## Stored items
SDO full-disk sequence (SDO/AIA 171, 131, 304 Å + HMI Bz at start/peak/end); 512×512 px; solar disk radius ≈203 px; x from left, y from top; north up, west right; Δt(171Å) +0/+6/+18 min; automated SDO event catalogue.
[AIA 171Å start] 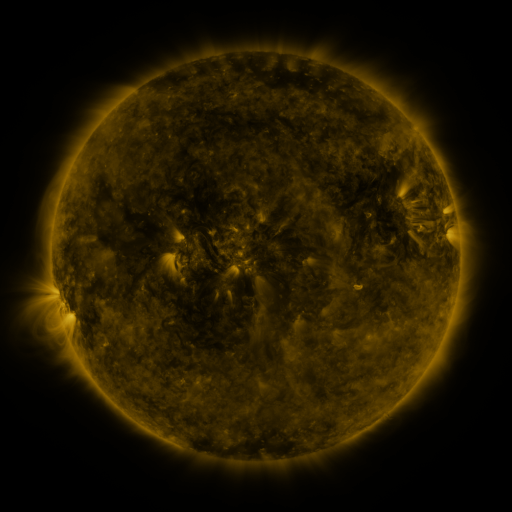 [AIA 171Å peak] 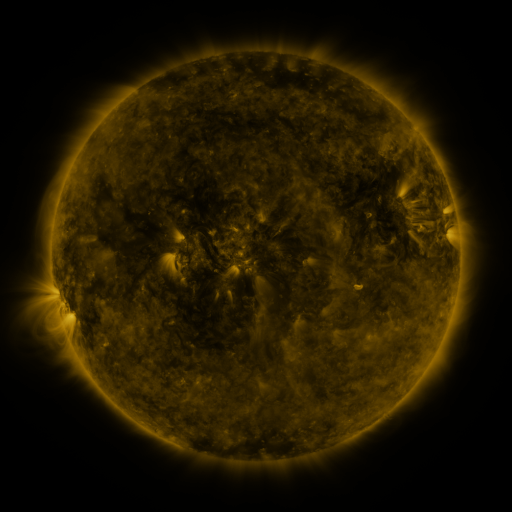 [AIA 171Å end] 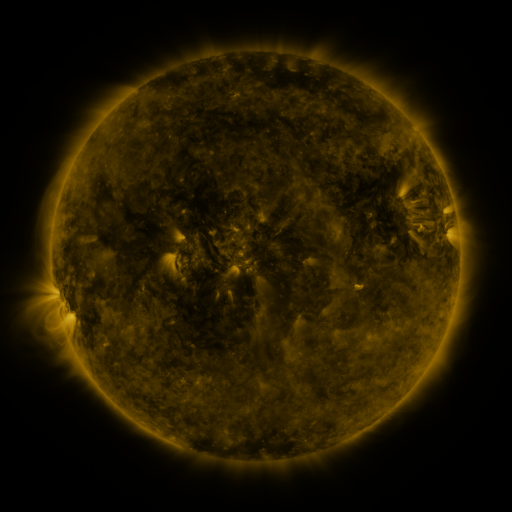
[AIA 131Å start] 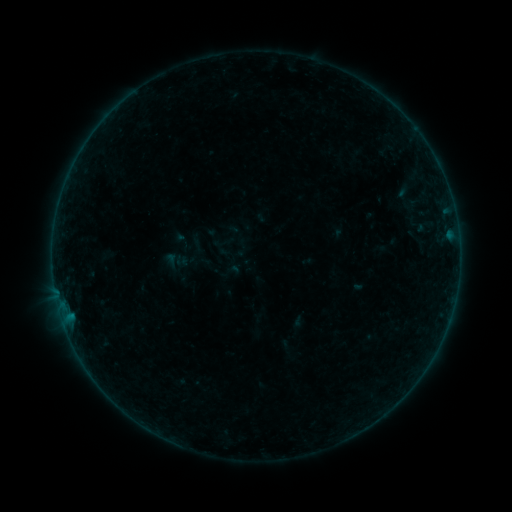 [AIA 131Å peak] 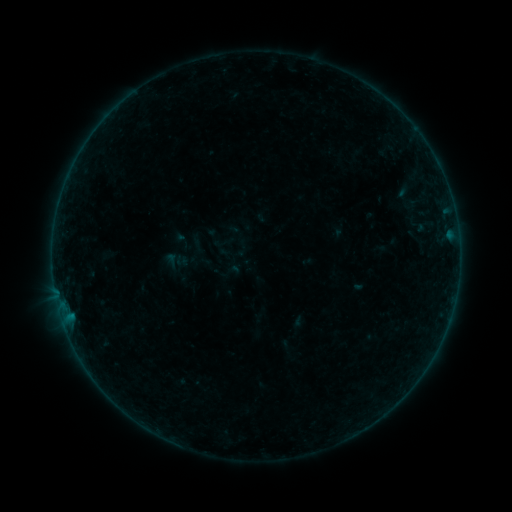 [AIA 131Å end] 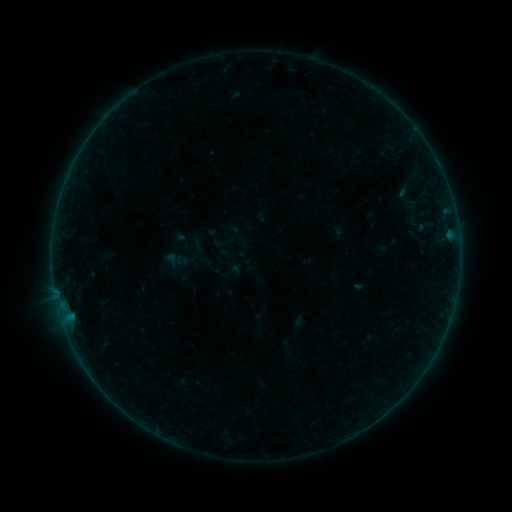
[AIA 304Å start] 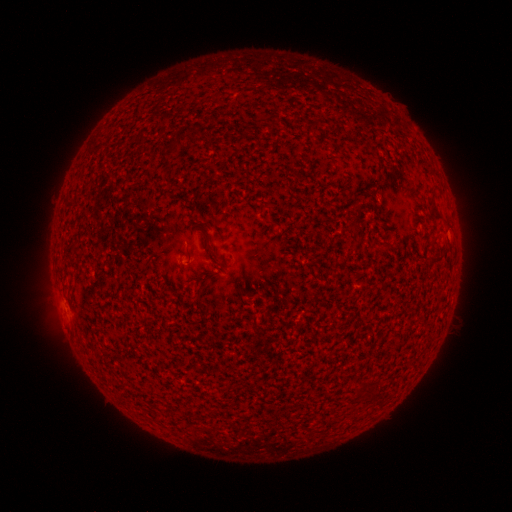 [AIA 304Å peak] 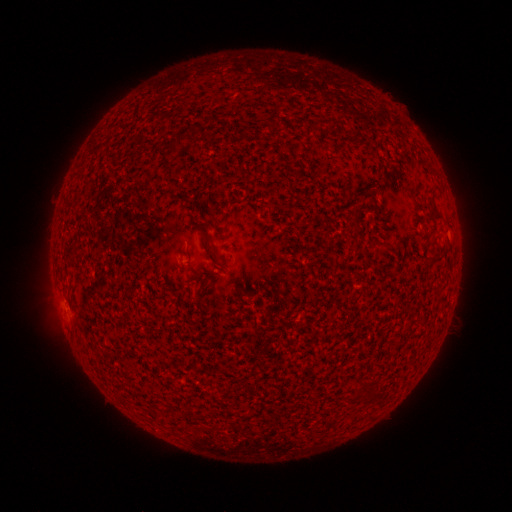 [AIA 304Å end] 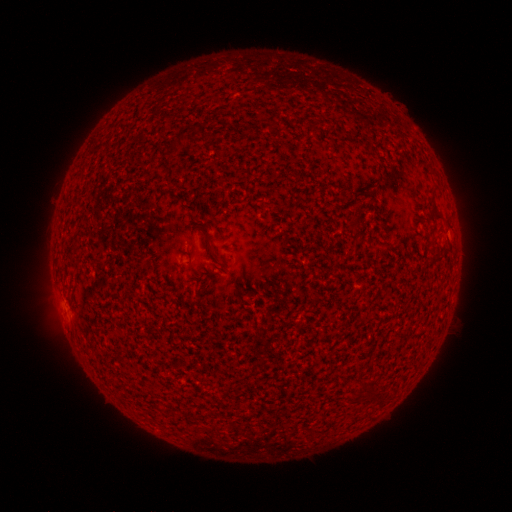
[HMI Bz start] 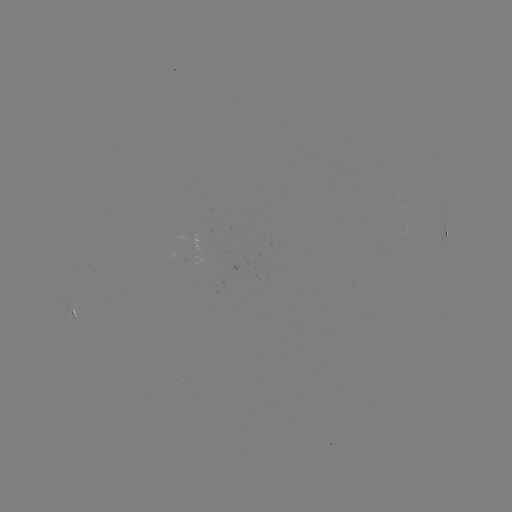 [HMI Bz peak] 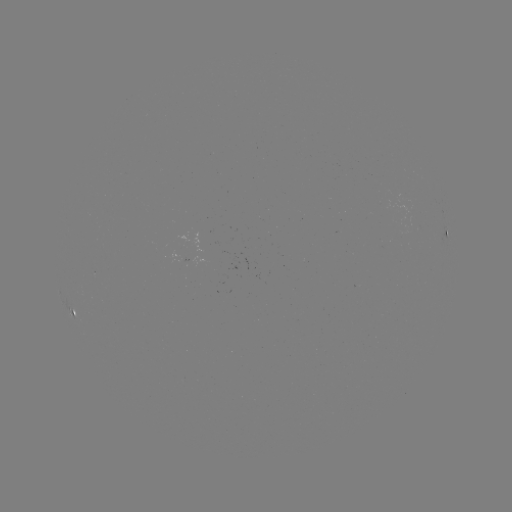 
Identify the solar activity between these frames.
nothing was catalogued: no classed flare, no EUV trigger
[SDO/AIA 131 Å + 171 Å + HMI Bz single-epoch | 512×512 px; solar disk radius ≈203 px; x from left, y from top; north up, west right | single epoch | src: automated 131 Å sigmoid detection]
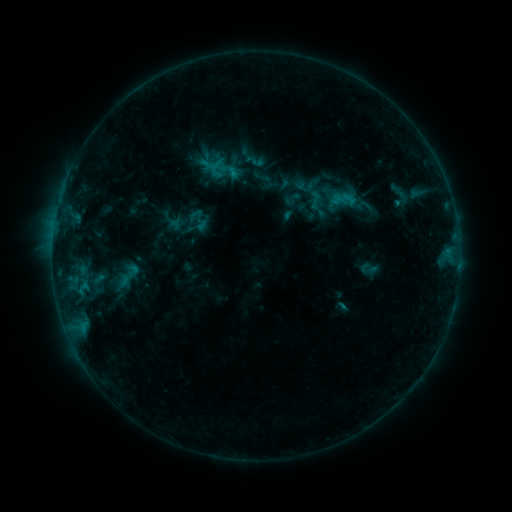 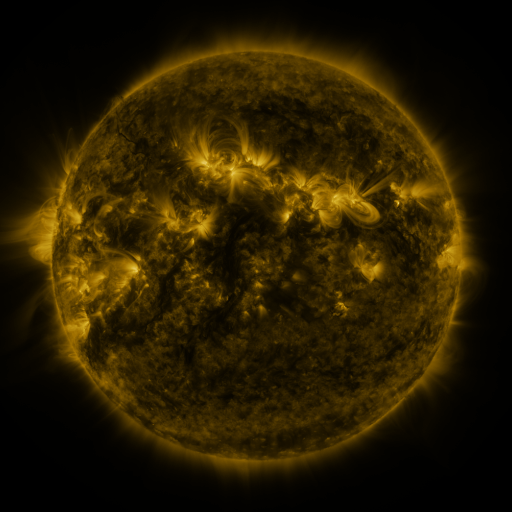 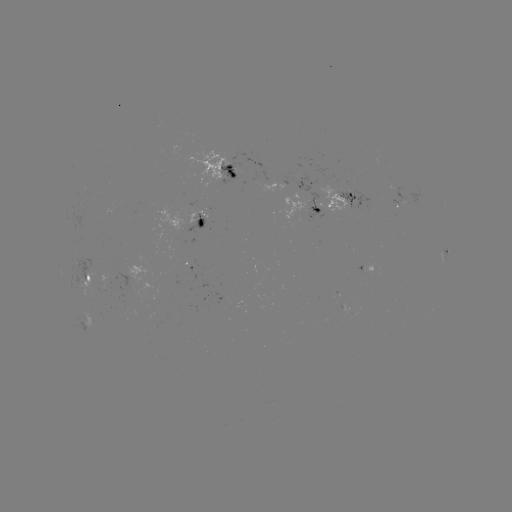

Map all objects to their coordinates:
sigmoid: (255, 160)
sigmoid: (316, 201)
sigmoid: (198, 220)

## Task statement
The lines from the one containing "Identify the solar" through the end of the data above are to be copied exactly, both ends included, and pictures are to be omitted.

## Solution to this problem
Identify the solar activity between these frames.
nothing was catalogued: no classed flare, no EUV trigger
[SDO/AIA 131 Å + 171 Å + HMI Bz single-epoch | 512×512 px; solar disk radius ≈203 px; x from left, y from top; north up, west right | single epoch | src: automated 131 Å sigmoid detection]

Map all objects to their coordinates:
sigmoid: (255, 160)
sigmoid: (316, 201)
sigmoid: (198, 220)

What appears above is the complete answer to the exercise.